BWW Blog: Chaos, Conflict in BONNIE & CLYDE
Chaos, Conflict in Bonnie & Clyde
Drama is conflict. This is an innate truth of the narrative arts that people of every culture can recognize. Movies, films, plays-even anecdotes that are told over drinks after a long day at work: without conflict, these exercises in story-telling are pointless reconstructions of events that do not force action or evolution. Even Ikea instructional pamphlets have the underlying potential for a troubling struggle; if you lose the specifically-sized Allen wrench, you run the risk of your bookshelf forever sitting in a heap of cheap boards in the back of your closet. Choas. Conflict. Drama.
It's no wonder that the literary canon that chronicles and dramatizes its parent-culture's historical events tends toward stories and occurrences with inherent drama. War stories. Sports stories. Stories about epic heroes: their rise to power and their inevitable fall from grace. One such story that has continued to capture attention and imagination is the tale of Bonnie and Clyde: brash outlaws during the "Public Enemies" era of modern American history. The true events surrounding the exploits of the two young criminals are rife with the very fabric of a good story: fugitives-young and in love, on the run from the inexorable arm of the law that serves to uphold a moral standard that a country in depression could barely hope to maintain on any given breadless, workless day. Add writers, who take those kernels of conflict and turn on the bright lights: the result is a story of two kids from poverty who yearn for something more glamorous-Bonnie dreams of dressing and flirting like Clara Bow; Clyde aspires to the criminal master-ranks of Al Capone. Two meandering souls find each other in the chaos of a world run almost dry of traditional possibilities, recognize almost immediately the harsh reality of their impending separation through imprisonment or death, and wander the mid-west, connected through a mutual, unquenchable desire for importance that is seemingly only attainable through notoriety, the sad consequence of youthful thrill-seeking and the desperation of the time.
Out of the Box, Santa Barbara's musical theatre company (run by artistic director Samantha Eve), is in the rehearsal process for Bonnie & Clyde (book by Ivan Menchell, musical collaboration by Don Black and Frank Wildhorn), which opens at Center Stage Theater Thursday, April 3rd.

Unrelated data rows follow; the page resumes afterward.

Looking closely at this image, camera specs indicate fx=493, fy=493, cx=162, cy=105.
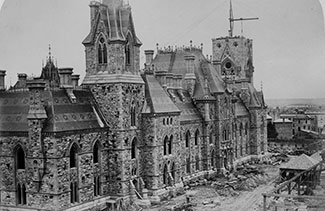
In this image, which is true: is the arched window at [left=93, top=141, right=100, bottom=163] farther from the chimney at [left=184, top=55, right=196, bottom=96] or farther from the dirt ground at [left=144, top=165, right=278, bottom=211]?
the chimney at [left=184, top=55, right=196, bottom=96]

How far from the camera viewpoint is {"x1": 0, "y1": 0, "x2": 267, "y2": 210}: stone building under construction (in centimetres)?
3522

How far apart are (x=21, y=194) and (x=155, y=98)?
1548 cm

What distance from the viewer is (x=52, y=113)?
35625 mm

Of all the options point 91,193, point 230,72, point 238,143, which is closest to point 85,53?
point 91,193

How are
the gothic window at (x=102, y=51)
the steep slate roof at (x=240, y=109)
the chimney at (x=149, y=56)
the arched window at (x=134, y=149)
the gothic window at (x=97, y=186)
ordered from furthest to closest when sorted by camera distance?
the steep slate roof at (x=240, y=109), the chimney at (x=149, y=56), the arched window at (x=134, y=149), the gothic window at (x=102, y=51), the gothic window at (x=97, y=186)

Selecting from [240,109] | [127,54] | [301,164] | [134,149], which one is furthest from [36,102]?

The theatrical process of reinventing these characters and the story for them to relive again and again over the next several weeks is, in itself, a story pregnant with chaos and conflict. With a cast, crew, and band of almost 30 people, how could everything or anything run without issue? How do the guns work? Ask Katie, the stage manager. Who pushes the bed on and off stage? Ask Katie. How long is the entr'acte? Are those the Browning Automatic Rifles? How do we clean the stage between scenes after Bonnie and Clyde throw clothing and personal effects asunder, and then run off stage in the heat of passion? Ask Katie.
Poor Katie. A Stage Manager's work is never done until the show has closed, been struck, and the actors and producers are at the bar celebrating a successful run.
But amidst the chaos and conflict, both within the play and at the level of the production, lies the joy of a story well told. The characters meet, fall in lust, then love, sing about it, and die tragically. "Dyin' ain't so bad," Bonnie (Katherine Bottoms) sings, "as long as we both go together. It's only when one gets left behind that it gets sad."
And so it goes for the play and the production-inexorably married in the creation and perpetuation of a story that draws us, the creators and appreciators, together in the common understanding of a struggle that is relatable and therefore memorable, one that exemplifies the very extremes of the human capacity for conflict. The outcome, for both Bonnie and Clyde and Out of the Box Theatre, is the same: when it's all said and done, both can be described as having experienced the satisfaction gained via a level of commitment to a story that encompasses the very essence of human emotion: Choas. Conflict. Drama.